EXCERPT TO READ:
########################################

Event summary combining transcript, slides, and related documents.

Logotype for Constellation Brands Inc

Q4 2025 earnings summary

20 Dec, 2025

Executive summary

  • Achieved enterprise net sales growth of 2% to $10.2B in FY25, with substantial comparable operating margin and double-digit comparable EPS growth, despite softer consumer demand due to non-structural socioeconomic factors.

  • Attained #1 growth leader status among large CPG companies, driven by high-end beer and premium wine/spirits portfolio.

  • Completed significant portfolio reshaping, including SVEDKA and 2025 Wine Divestitures, and restructuring actions expected to generate over $200M in annualized cost savings by FY28.

  • Returned nearly $1.9B to shareholders in FY25, including $1.1B in share repurchases and $732M in dividends.

########################################

LISTING:

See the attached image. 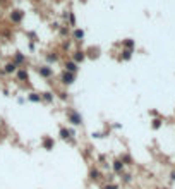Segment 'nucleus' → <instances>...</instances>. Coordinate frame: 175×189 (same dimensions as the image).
<instances>
[{
  "mask_svg": "<svg viewBox=\"0 0 175 189\" xmlns=\"http://www.w3.org/2000/svg\"><path fill=\"white\" fill-rule=\"evenodd\" d=\"M69 119H70V122H72V124H76V126H79L81 122H83L81 115H79V114H76L74 110H69Z\"/></svg>",
  "mask_w": 175,
  "mask_h": 189,
  "instance_id": "1",
  "label": "nucleus"
},
{
  "mask_svg": "<svg viewBox=\"0 0 175 189\" xmlns=\"http://www.w3.org/2000/svg\"><path fill=\"white\" fill-rule=\"evenodd\" d=\"M22 60H24V57H22V55H17V57H16V62H22Z\"/></svg>",
  "mask_w": 175,
  "mask_h": 189,
  "instance_id": "18",
  "label": "nucleus"
},
{
  "mask_svg": "<svg viewBox=\"0 0 175 189\" xmlns=\"http://www.w3.org/2000/svg\"><path fill=\"white\" fill-rule=\"evenodd\" d=\"M131 50H125V52H124V58H131Z\"/></svg>",
  "mask_w": 175,
  "mask_h": 189,
  "instance_id": "15",
  "label": "nucleus"
},
{
  "mask_svg": "<svg viewBox=\"0 0 175 189\" xmlns=\"http://www.w3.org/2000/svg\"><path fill=\"white\" fill-rule=\"evenodd\" d=\"M40 74H41L43 78H50V76H52V69L50 67H40Z\"/></svg>",
  "mask_w": 175,
  "mask_h": 189,
  "instance_id": "4",
  "label": "nucleus"
},
{
  "mask_svg": "<svg viewBox=\"0 0 175 189\" xmlns=\"http://www.w3.org/2000/svg\"><path fill=\"white\" fill-rule=\"evenodd\" d=\"M105 189H115V186H106Z\"/></svg>",
  "mask_w": 175,
  "mask_h": 189,
  "instance_id": "19",
  "label": "nucleus"
},
{
  "mask_svg": "<svg viewBox=\"0 0 175 189\" xmlns=\"http://www.w3.org/2000/svg\"><path fill=\"white\" fill-rule=\"evenodd\" d=\"M43 98L47 101H52V93H43Z\"/></svg>",
  "mask_w": 175,
  "mask_h": 189,
  "instance_id": "14",
  "label": "nucleus"
},
{
  "mask_svg": "<svg viewBox=\"0 0 175 189\" xmlns=\"http://www.w3.org/2000/svg\"><path fill=\"white\" fill-rule=\"evenodd\" d=\"M11 19H12L14 22H21V19H22V12H21V11H14V12L11 14Z\"/></svg>",
  "mask_w": 175,
  "mask_h": 189,
  "instance_id": "3",
  "label": "nucleus"
},
{
  "mask_svg": "<svg viewBox=\"0 0 175 189\" xmlns=\"http://www.w3.org/2000/svg\"><path fill=\"white\" fill-rule=\"evenodd\" d=\"M16 67H17V65H16L14 62H12V64H7V65H5V72H14V71H16Z\"/></svg>",
  "mask_w": 175,
  "mask_h": 189,
  "instance_id": "8",
  "label": "nucleus"
},
{
  "mask_svg": "<svg viewBox=\"0 0 175 189\" xmlns=\"http://www.w3.org/2000/svg\"><path fill=\"white\" fill-rule=\"evenodd\" d=\"M113 168H115L117 172H118V170H122V162H115V163H113Z\"/></svg>",
  "mask_w": 175,
  "mask_h": 189,
  "instance_id": "13",
  "label": "nucleus"
},
{
  "mask_svg": "<svg viewBox=\"0 0 175 189\" xmlns=\"http://www.w3.org/2000/svg\"><path fill=\"white\" fill-rule=\"evenodd\" d=\"M17 78H19V79H28V72H26V71H19Z\"/></svg>",
  "mask_w": 175,
  "mask_h": 189,
  "instance_id": "12",
  "label": "nucleus"
},
{
  "mask_svg": "<svg viewBox=\"0 0 175 189\" xmlns=\"http://www.w3.org/2000/svg\"><path fill=\"white\" fill-rule=\"evenodd\" d=\"M43 146L47 148V150H50V148H53V141L50 139V138H47V139L43 141Z\"/></svg>",
  "mask_w": 175,
  "mask_h": 189,
  "instance_id": "7",
  "label": "nucleus"
},
{
  "mask_svg": "<svg viewBox=\"0 0 175 189\" xmlns=\"http://www.w3.org/2000/svg\"><path fill=\"white\" fill-rule=\"evenodd\" d=\"M69 134H70V131H67V129H60V136L64 138V139H67Z\"/></svg>",
  "mask_w": 175,
  "mask_h": 189,
  "instance_id": "11",
  "label": "nucleus"
},
{
  "mask_svg": "<svg viewBox=\"0 0 175 189\" xmlns=\"http://www.w3.org/2000/svg\"><path fill=\"white\" fill-rule=\"evenodd\" d=\"M98 175H100L98 170H93V172H91V177H93V179H98Z\"/></svg>",
  "mask_w": 175,
  "mask_h": 189,
  "instance_id": "16",
  "label": "nucleus"
},
{
  "mask_svg": "<svg viewBox=\"0 0 175 189\" xmlns=\"http://www.w3.org/2000/svg\"><path fill=\"white\" fill-rule=\"evenodd\" d=\"M74 36L77 38V40H79V38L84 36V31H83V29H76V31H74Z\"/></svg>",
  "mask_w": 175,
  "mask_h": 189,
  "instance_id": "10",
  "label": "nucleus"
},
{
  "mask_svg": "<svg viewBox=\"0 0 175 189\" xmlns=\"http://www.w3.org/2000/svg\"><path fill=\"white\" fill-rule=\"evenodd\" d=\"M62 83H64V84H72V83H74V74H72V72H65L64 76H62Z\"/></svg>",
  "mask_w": 175,
  "mask_h": 189,
  "instance_id": "2",
  "label": "nucleus"
},
{
  "mask_svg": "<svg viewBox=\"0 0 175 189\" xmlns=\"http://www.w3.org/2000/svg\"><path fill=\"white\" fill-rule=\"evenodd\" d=\"M65 69H67V72H72V74H74L76 71H77V67H76V62H67V64H65Z\"/></svg>",
  "mask_w": 175,
  "mask_h": 189,
  "instance_id": "5",
  "label": "nucleus"
},
{
  "mask_svg": "<svg viewBox=\"0 0 175 189\" xmlns=\"http://www.w3.org/2000/svg\"><path fill=\"white\" fill-rule=\"evenodd\" d=\"M74 60H76V62H83V60H84V53H83V52H76Z\"/></svg>",
  "mask_w": 175,
  "mask_h": 189,
  "instance_id": "6",
  "label": "nucleus"
},
{
  "mask_svg": "<svg viewBox=\"0 0 175 189\" xmlns=\"http://www.w3.org/2000/svg\"><path fill=\"white\" fill-rule=\"evenodd\" d=\"M48 60H50V62H55V60H57V55H48Z\"/></svg>",
  "mask_w": 175,
  "mask_h": 189,
  "instance_id": "17",
  "label": "nucleus"
},
{
  "mask_svg": "<svg viewBox=\"0 0 175 189\" xmlns=\"http://www.w3.org/2000/svg\"><path fill=\"white\" fill-rule=\"evenodd\" d=\"M29 100H31V101H40V100H41V96L36 94V93H31V94H29Z\"/></svg>",
  "mask_w": 175,
  "mask_h": 189,
  "instance_id": "9",
  "label": "nucleus"
}]
</instances>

########################################

WHAT YOU WILL DO:
**1.** In the Constellation Brands earnings summary, change "share repurchases" to "stock buybacks" and write out the passage between "Executive summary" and "and $732M in dividends.", inclusive.
**2.** According to the Constellation Brands earnings summary, how much did the company pay in dividends in FY25?
**3.** Pick up the Constellation Brands earnings summary where it stops and keep writing.

ANSWER LIST:
**1.**
Executive summary

  • Achieved enterprise net sales growth of 2% to $10.2B in FY25, with substantial comparable operating margin and double-digit comparable EPS growth, despite softer consumer demand due to non-structural socioeconomic factors.

  • Attained #1 growth leader status among large CPG companies, driven by high-end beer and premium wine/spirits portfolio.

  • Completed significant portfolio reshaping, including SVEDKA and 2025 Wine Divestitures, and restructuring actions expected to generate over $200M in annualized cost savings by FY28.

  • Returned nearly $1.9B to shareholders in FY25, including $1.1B in stock buybacks and $732M in dividends.

**2.** $732M

**3.**
  • Maintained disciplined capital allocation and strong brand health, with significant share gains and continued consumer loyalty, especially among Hispanic consumers.

Financial highlights

  • FY25 net sales rose 2% to $10.2B; comparable operating income grew 7% to $3.5B; comparable EPS increased 11% to $13.78.

  • Beer segment net sales up 5% to $8.54B; operating income up 10% to $3.39B; operating margin increased 180 bps to 39.7%.

  • Wine & Spirits net sales declined 7% to $1.67B; operating income down 18% to $325M, reflecting divestitures.

  • FY25 reported net loss attributable to CBI of $81M due to non-cash impairments and divestiture impacts; reported EPS $(0.45) due to $3.3B non-cash impairment.

  • Operating cash flow $3.2B (up 13%); free cash flow $1.94B (up 28%).

Outlook and guidance

  • FY26–FY28: Enterprise net sales expected to grow at low single-digit CAGR; operating margin ~34–35%.

  • Beer net sales growth guidance: 0–3% for FY26, 2–4% for FY27–FY28; operating margins expected at 39–40% for FY27–FY28.

  • Wine & Spirits segment to deliver up to 3% net sales growth and 22–24% operating margins post-divestiture.

  • Cumulative operating cash flow of ~$9B and free cash flow of $6–7B expected from FY26–FY28.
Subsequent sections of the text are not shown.